→ **Instructions to follow**
Copy each of the lines below word for word, leaving the pictures out of your answer.

Pictures with short captions
.....

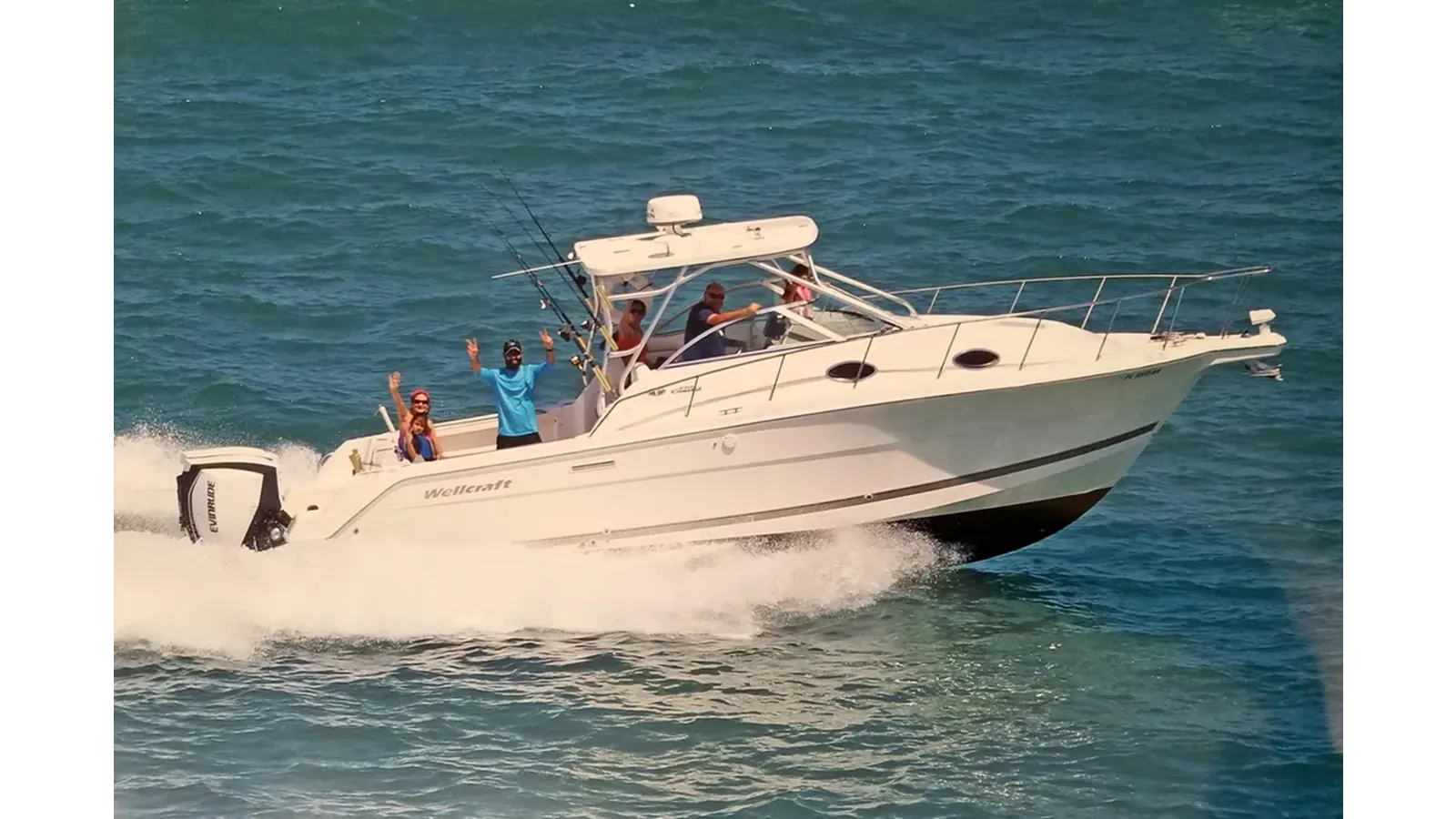 Buy a 2005 Wellcraft 290 Coastal 28 at Shestakov Yacht Sales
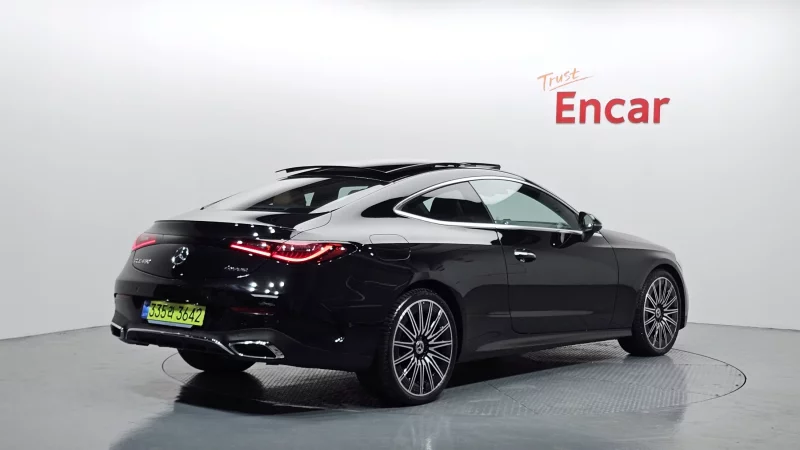 Mercedes-Benz CLE-Class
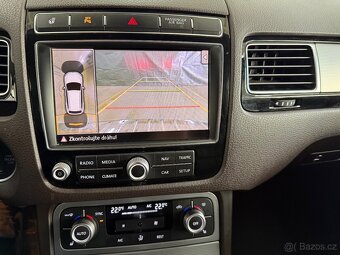 Touareg 4.2 V8 TDi R-line FL koup. CZ po servisu odpočet DPH - 15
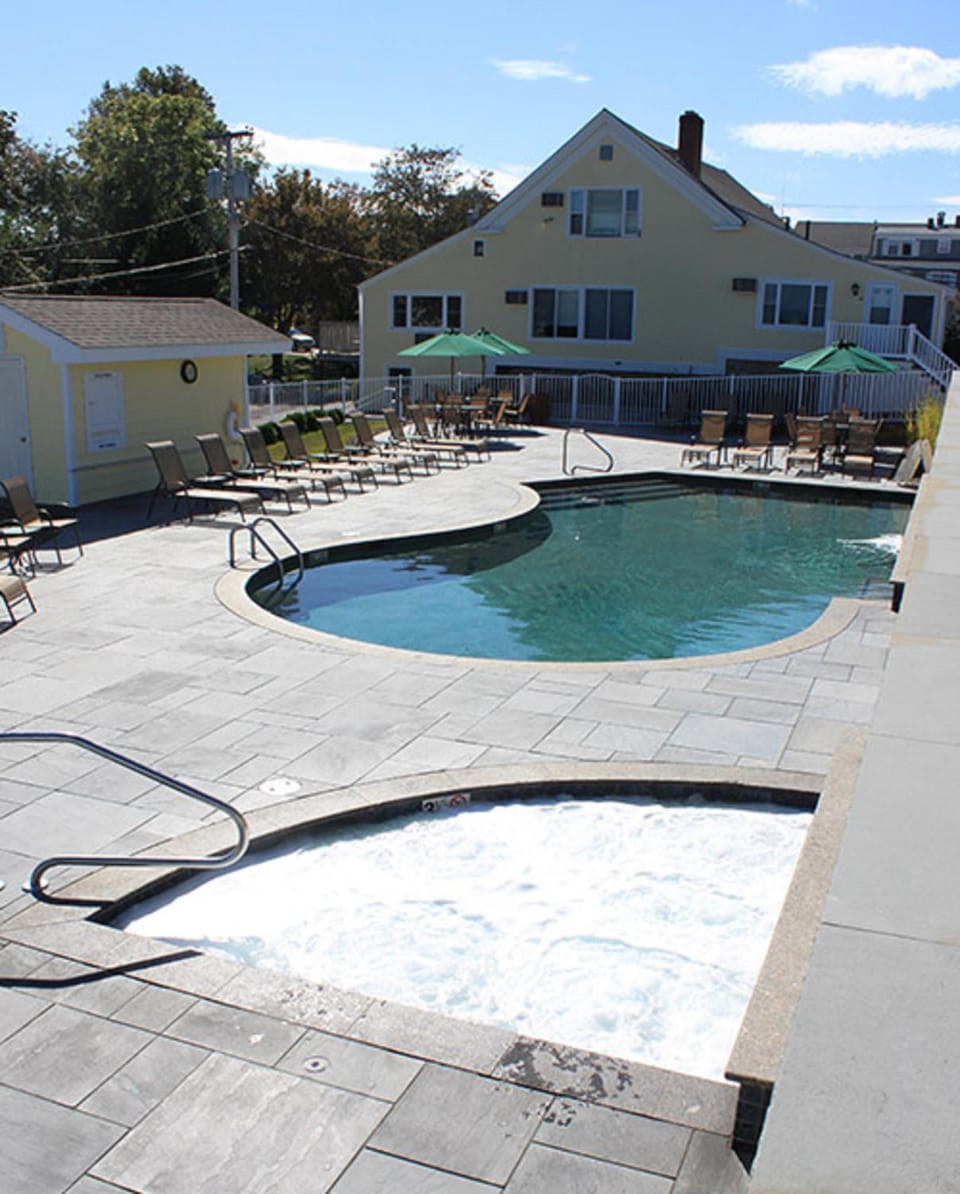 Sea Chambers Motel in Ogunquit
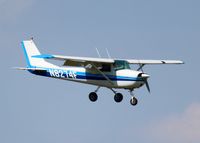 N8274F @ KDTN - At Downtown Shreveport. - by paulp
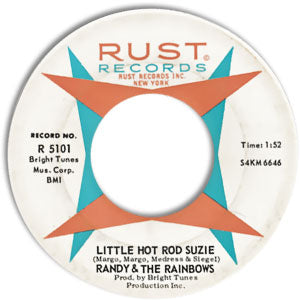 Little Hot Rod Suzie/ Joyride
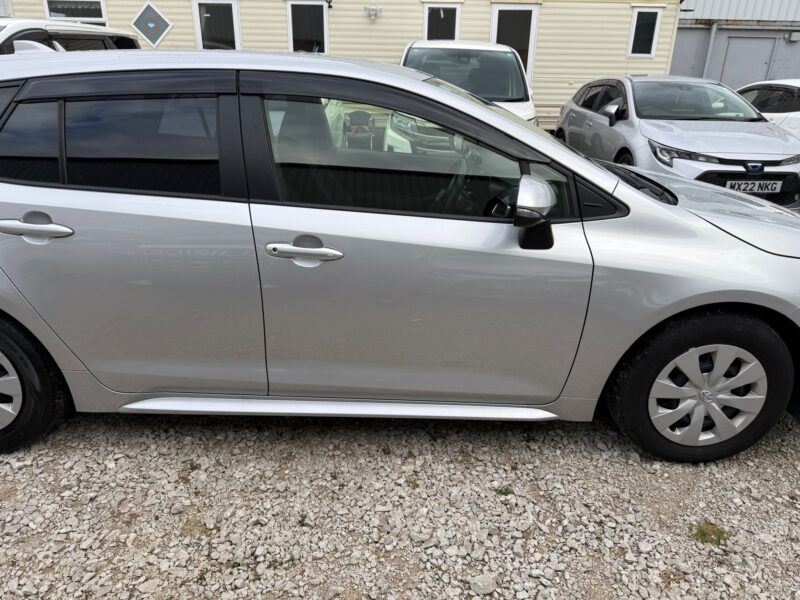 2022 Toyota Corolla Touring Hybrid 1.8 for Sale in Manchester – Automatic Hybrid Estate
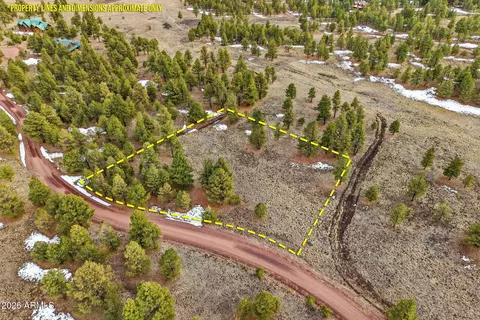 14 County Road N 1332 -- #36, Greer, AZ 85927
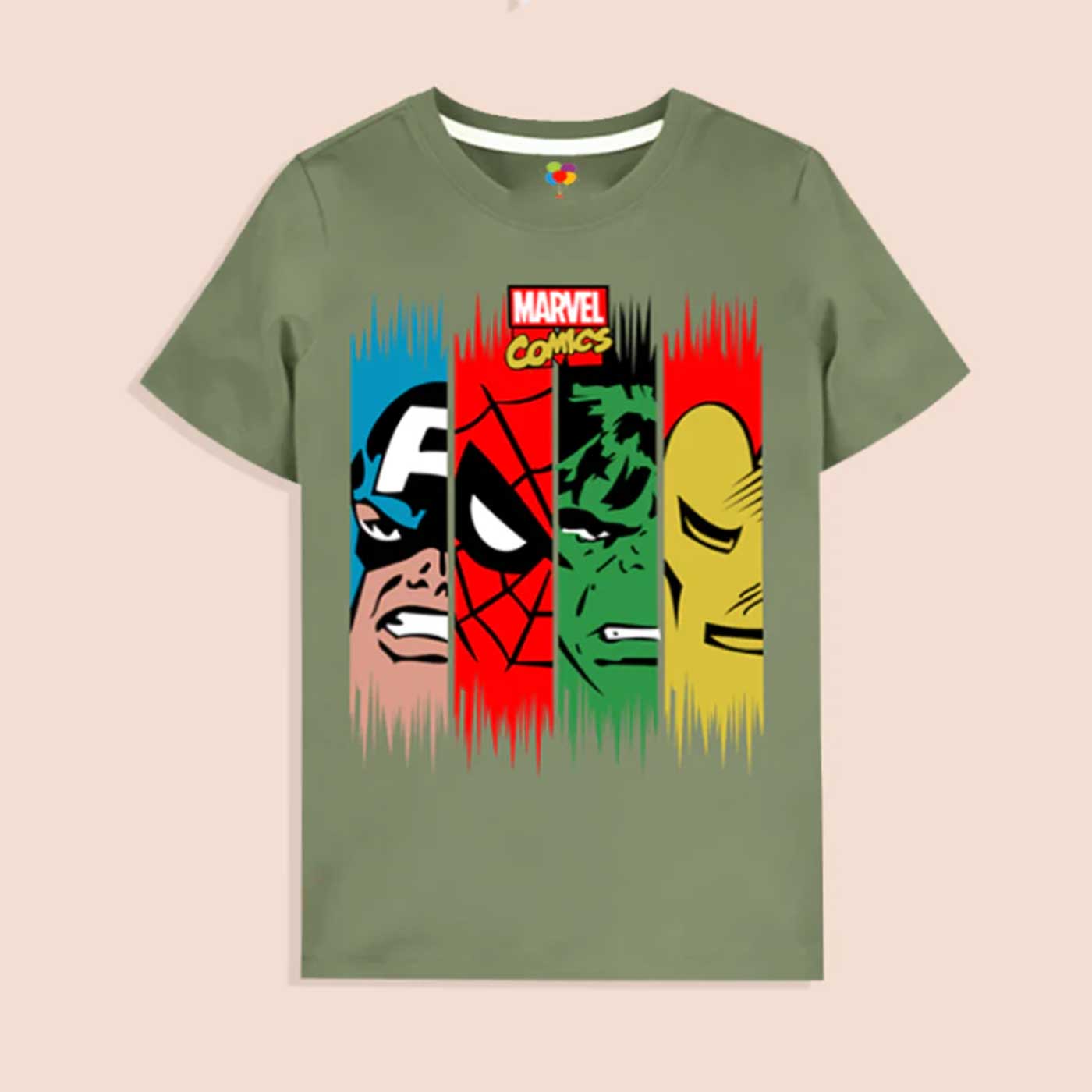 Summer Boys T-shirt Short Sleeve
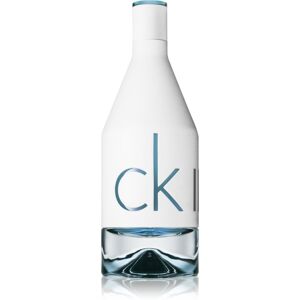 Ck In2u Eau De Toilette Para Hombre 100 Ml Ck In2u Eau De Toilette Para Hombre 100 Ml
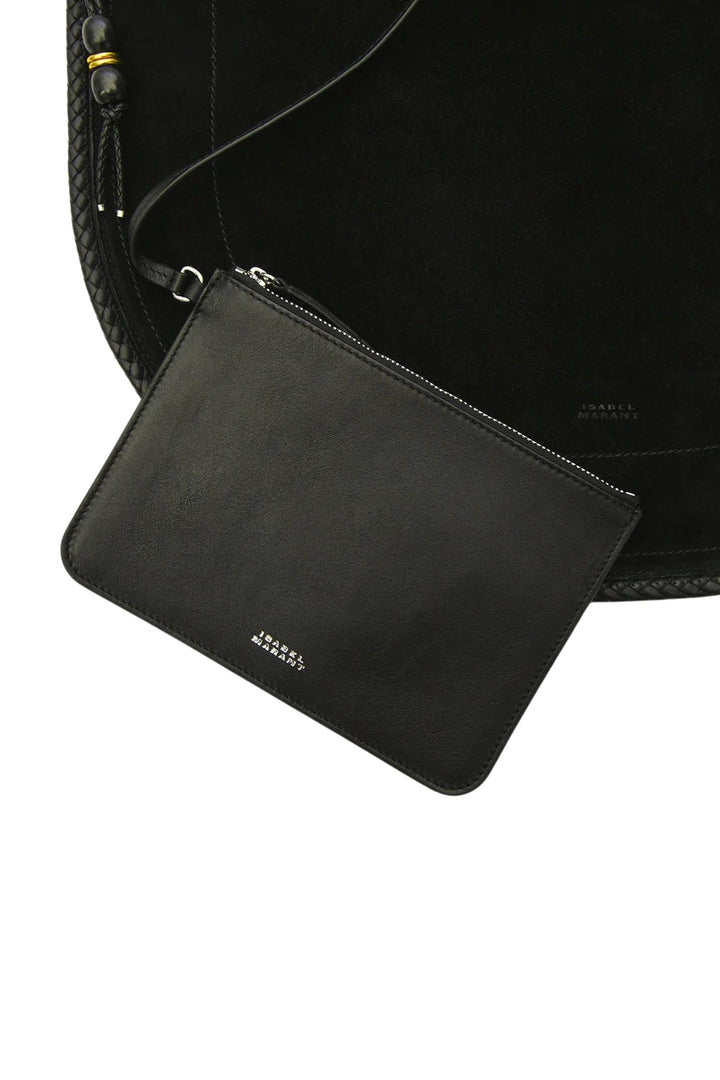 Oskan Hobo Soft Black/Silver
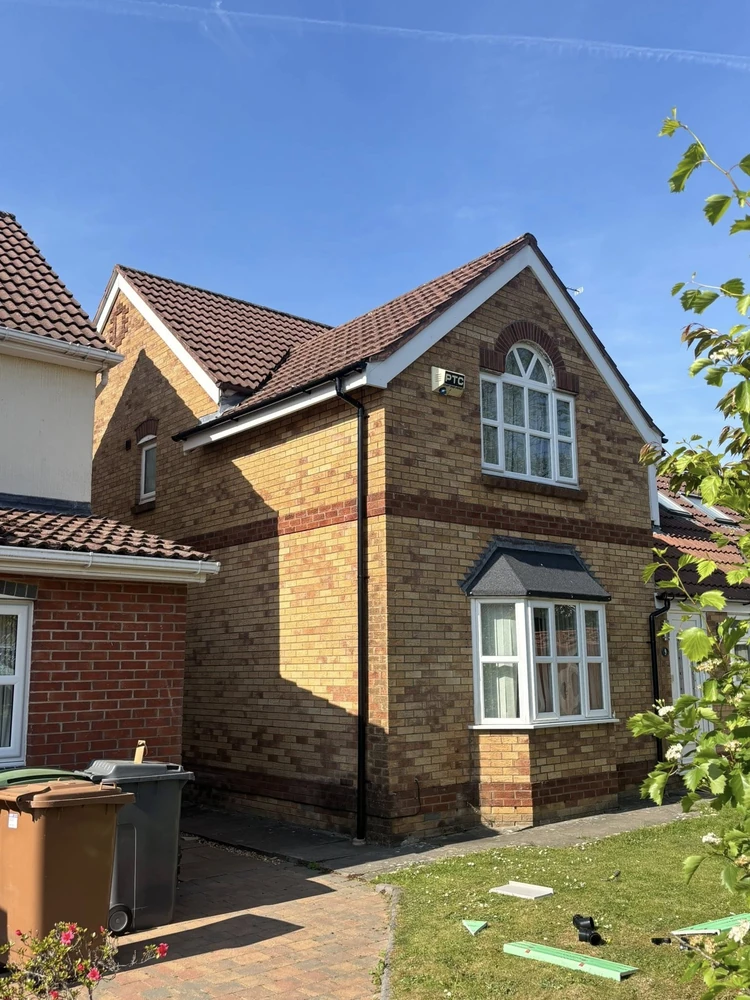 CHL Roofing Project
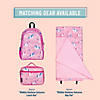 Rainbow Unicorns 15 Inch Backpack Image 3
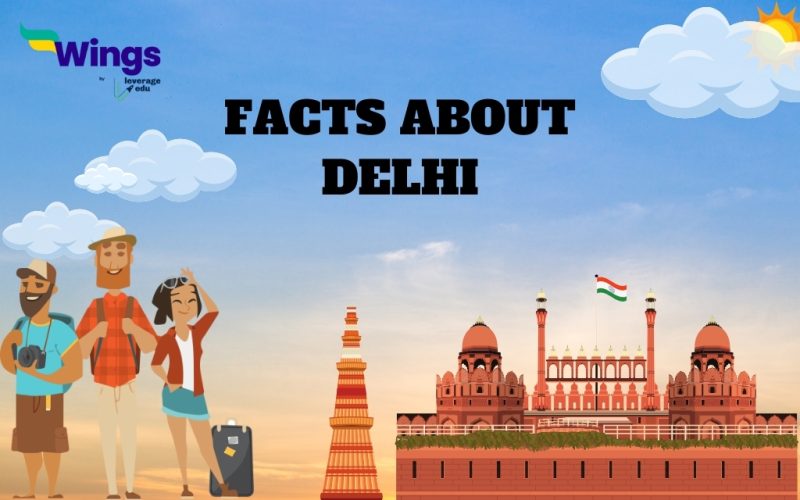 facts about delhi
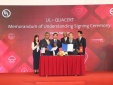 QUACERT và UL LLC ký kết biên bản ghi nhớ hợp tác về chứng nhận sản phẩm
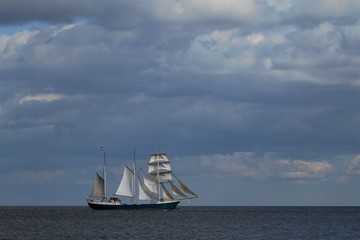 tall ship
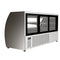82 in. Deli Display Refrigerator - 32 Cu Ft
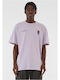 T-shirt Lilac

.....

→ **Output for this exercise**
 Buy a 2005 Wellcraft 290 Coastal 28 at Shestakov Yacht Sales
 Mercedes-Benz CLE-Class
 Touareg 4.2 V8 TDi R-line FL koup. CZ po servisu odpočet DPH - 15
 Sea Chambers Motel in Ogunquit
 N8274F @ KDTN - At Downtown Shreveport. - by paulp
 Little Hot Rod Suzie/ Joyride
 2022 Toyota Corolla Touring Hybrid 1.8 for Sale in Manchester – Automatic Hybrid Estate
 14 County Road N 1332 -- #36, Greer, AZ 85927
 Summer Boys T-shirt Short Sleeve
 Ck In2u Eau De Toilette Para Hombre 100 Ml Ck In2u Eau De Toilette Para Hombre 100 Ml
 Oskan Hobo Soft Black/Silver
 CHL Roofing Project
 Rainbow Unicorns 15 Inch Backpack Image 3
 facts about delhi
 QUACERT và UL LLC ký kết biên bản ghi nhớ hợp tác về chứng nhận sản phẩm
 tall ship
82 in. Deli Display Refrigerator - 32 Cu Ft
 T-shirt Lilac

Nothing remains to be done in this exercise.